Titres Bourgeois – janvier 2023 – 384 pages
Christian Bourgeois – janvier 2021 – 360 pages
traduit de l’anglais (Australie) par Eric Chédaille
Titre original : On Division, 2019
Quatrième de couverture :
Il existe à New York une rue au nom évocateur : Division Avenue. Elle se situe dans une partie spécifique de Brooklyn, le quartier juif orthodoxe. C’est là que vit Surie Eckstein, qui peut s’enorgueillir d’avoir vécu une vie bien remplie : mère de dix enfants, elle passe des jours tranquilles avec sa famille. Alors qu’elle pensait être ménopausée, Surie découvre qu’elle est enceinte. C’est un choc. Une grossesse à son âge, et c’est l’ordre du monde qui semble être bouleversé. Surie décide de taire la nouvelle, quitte à mentir à sa famille et à sa communauté. Ce faisant, Surie doit affronter le souvenir de son fils Lipa, lequel avait – lui aussi – gardé le silence sur une part de sa vie. Un secret peut avoir de multiples répercussions ; il permettra peut-être à Surie de se réconcilier avec certains pans de son passé.
Avec Division Avenue, Goldie Goldbloom trace le portrait empathique, tendre et saisissant d’une femme à un moment charnière de son existence. Et nous livre un roman teinté d’humour où l’émancipation se fait discrète mais pas moins puissante.

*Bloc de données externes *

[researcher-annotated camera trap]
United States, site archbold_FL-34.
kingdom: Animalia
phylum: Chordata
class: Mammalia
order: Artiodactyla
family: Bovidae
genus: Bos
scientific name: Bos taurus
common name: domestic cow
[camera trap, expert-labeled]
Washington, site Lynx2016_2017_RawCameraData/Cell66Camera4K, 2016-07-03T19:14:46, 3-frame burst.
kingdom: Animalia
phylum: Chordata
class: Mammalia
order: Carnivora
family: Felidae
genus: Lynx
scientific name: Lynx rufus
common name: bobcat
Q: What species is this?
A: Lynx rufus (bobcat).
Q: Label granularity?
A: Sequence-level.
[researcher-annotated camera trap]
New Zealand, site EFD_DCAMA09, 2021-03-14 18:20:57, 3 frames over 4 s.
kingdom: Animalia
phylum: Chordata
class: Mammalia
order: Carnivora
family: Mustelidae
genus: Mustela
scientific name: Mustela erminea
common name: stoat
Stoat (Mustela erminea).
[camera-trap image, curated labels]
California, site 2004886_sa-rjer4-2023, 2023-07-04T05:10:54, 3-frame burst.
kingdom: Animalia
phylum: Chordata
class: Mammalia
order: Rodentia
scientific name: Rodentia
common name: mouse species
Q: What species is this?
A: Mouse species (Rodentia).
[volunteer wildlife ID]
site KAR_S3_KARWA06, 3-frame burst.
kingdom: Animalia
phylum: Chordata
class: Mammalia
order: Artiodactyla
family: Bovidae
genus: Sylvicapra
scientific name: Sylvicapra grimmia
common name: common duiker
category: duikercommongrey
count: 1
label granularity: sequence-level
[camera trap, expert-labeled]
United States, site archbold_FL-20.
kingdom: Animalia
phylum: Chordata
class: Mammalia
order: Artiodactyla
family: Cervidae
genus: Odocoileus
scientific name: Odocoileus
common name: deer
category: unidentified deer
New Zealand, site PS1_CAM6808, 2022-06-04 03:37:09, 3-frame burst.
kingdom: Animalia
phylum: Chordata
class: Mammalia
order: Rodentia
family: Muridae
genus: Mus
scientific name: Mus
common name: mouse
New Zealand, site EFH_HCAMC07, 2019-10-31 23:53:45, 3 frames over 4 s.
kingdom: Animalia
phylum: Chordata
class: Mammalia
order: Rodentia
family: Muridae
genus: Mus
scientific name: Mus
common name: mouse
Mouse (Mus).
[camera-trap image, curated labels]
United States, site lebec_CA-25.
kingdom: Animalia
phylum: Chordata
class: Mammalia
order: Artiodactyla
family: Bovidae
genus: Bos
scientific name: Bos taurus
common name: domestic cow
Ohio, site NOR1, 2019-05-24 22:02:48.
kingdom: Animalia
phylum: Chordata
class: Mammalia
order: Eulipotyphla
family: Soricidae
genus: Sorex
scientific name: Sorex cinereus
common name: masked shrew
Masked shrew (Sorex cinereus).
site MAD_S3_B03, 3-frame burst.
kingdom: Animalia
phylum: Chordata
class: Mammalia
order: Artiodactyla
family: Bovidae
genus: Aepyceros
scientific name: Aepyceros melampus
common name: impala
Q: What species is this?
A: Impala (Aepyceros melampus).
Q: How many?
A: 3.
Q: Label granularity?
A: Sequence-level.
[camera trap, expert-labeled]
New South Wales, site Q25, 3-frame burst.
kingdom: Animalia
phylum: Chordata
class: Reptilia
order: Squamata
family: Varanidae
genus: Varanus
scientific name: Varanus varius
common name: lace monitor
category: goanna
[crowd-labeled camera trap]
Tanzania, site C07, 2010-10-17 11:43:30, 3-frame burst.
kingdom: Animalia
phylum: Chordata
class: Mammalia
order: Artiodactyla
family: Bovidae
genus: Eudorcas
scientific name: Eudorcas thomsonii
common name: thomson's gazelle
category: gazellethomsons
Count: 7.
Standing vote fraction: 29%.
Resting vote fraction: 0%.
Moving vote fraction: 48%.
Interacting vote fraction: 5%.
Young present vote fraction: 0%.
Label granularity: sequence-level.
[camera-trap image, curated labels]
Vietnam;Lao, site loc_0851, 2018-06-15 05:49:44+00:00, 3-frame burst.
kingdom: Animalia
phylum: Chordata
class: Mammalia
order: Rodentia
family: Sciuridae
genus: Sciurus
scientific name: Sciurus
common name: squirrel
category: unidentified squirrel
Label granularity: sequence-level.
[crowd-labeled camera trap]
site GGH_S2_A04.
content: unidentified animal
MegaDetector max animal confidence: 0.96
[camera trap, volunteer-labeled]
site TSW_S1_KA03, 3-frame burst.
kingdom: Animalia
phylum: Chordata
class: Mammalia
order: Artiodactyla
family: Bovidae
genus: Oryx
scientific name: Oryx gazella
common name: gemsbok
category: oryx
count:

Auteure : Goldie Goldbloom est née en Australie. Ancienne enseignante au collège et au lycée et bibliothécaire, elle est auteure de nouvelles et de non-fiction. Des recueils de ses textes sont également parus en Australie et aux États-Unis. Elle a reçu le Jerusalem Post International Fiction Prize pour ses écrits. Elle vit aujourd’hui à Chicago avec ses huit enfants.
Mon avis : (lu en janvier 2023)
Division Avenue est le nom d’une célèbre avenue de Brooklyn bordant Williamsburg, le quartier juif hassidique de New York.
Surie fait partie de cette communauté plutôt fermée. A 57 ans, elle est mère de dix enfants, grand-mère de trente-deux petits-enfants, et bientôt arrière-grand-mère. Et voilà que Surie se découvre enceinte de jumeaux. Elle a honte, elle a peur d’être mis à l’écart de la communauté à cause de son état et va garder secrète sa grossesse vis à vis de ses proches… Elle n’ose pas l’annoncer à son mari, Yidel pourtant très aimant et attentif à sa femme. Comme sa grossesse est à risques et nécessite un suivi médical, Surie se rend à l’hôpital tous les vendredis pour voir Val, la sage-femme. Les premières visites, Surie est mal à l’aise, puis elle va peu à peu trouver ses repères et deviendra bientôt l’interprète des femmes qui ne s’expriment qu’en yiddish.
Surie est bouleversée par cette grossesse tardive, ne sait pas quoi faire, elle n’arrive à en parler qu’avec Val. Et grâce à ses activités de bénévole à l’hôpital Surie découvre un autre monde que le sien et de nouvelles perspectives s’offrent à elle…
Avec son secret, elle se sent proche de son fils Lipa, décédé 4 ans plus tôt, après avoir été mis au ban de la communauté et cela avait également terni la réputation de la famille.
J’ai découvert le quotidien de ces juifs orthodoxes, aux règles très stricts, parfois d’un autre temps… Le portrait de Surie est tendre, tout en délicatesse et son évolution au fil des mois est touchante. Elle découvre que son empathie et sa générosité peuvent faire des merveilles au-delà de son cercle familial.
L’auteure est elle-même juive-orthodoxe. Elle emploie beaucoup de termes en hébreu, expliqués dans un glossaire en fin d’ouvrage.
Merci à Masse Critique pour cette belle découverte.
Extrait : (début du livre)
La sage-femme dit à la femme hassidique : « Vous arriverez à terme le 13 juillet. N’est-ce pas une perspective réjouissante ? »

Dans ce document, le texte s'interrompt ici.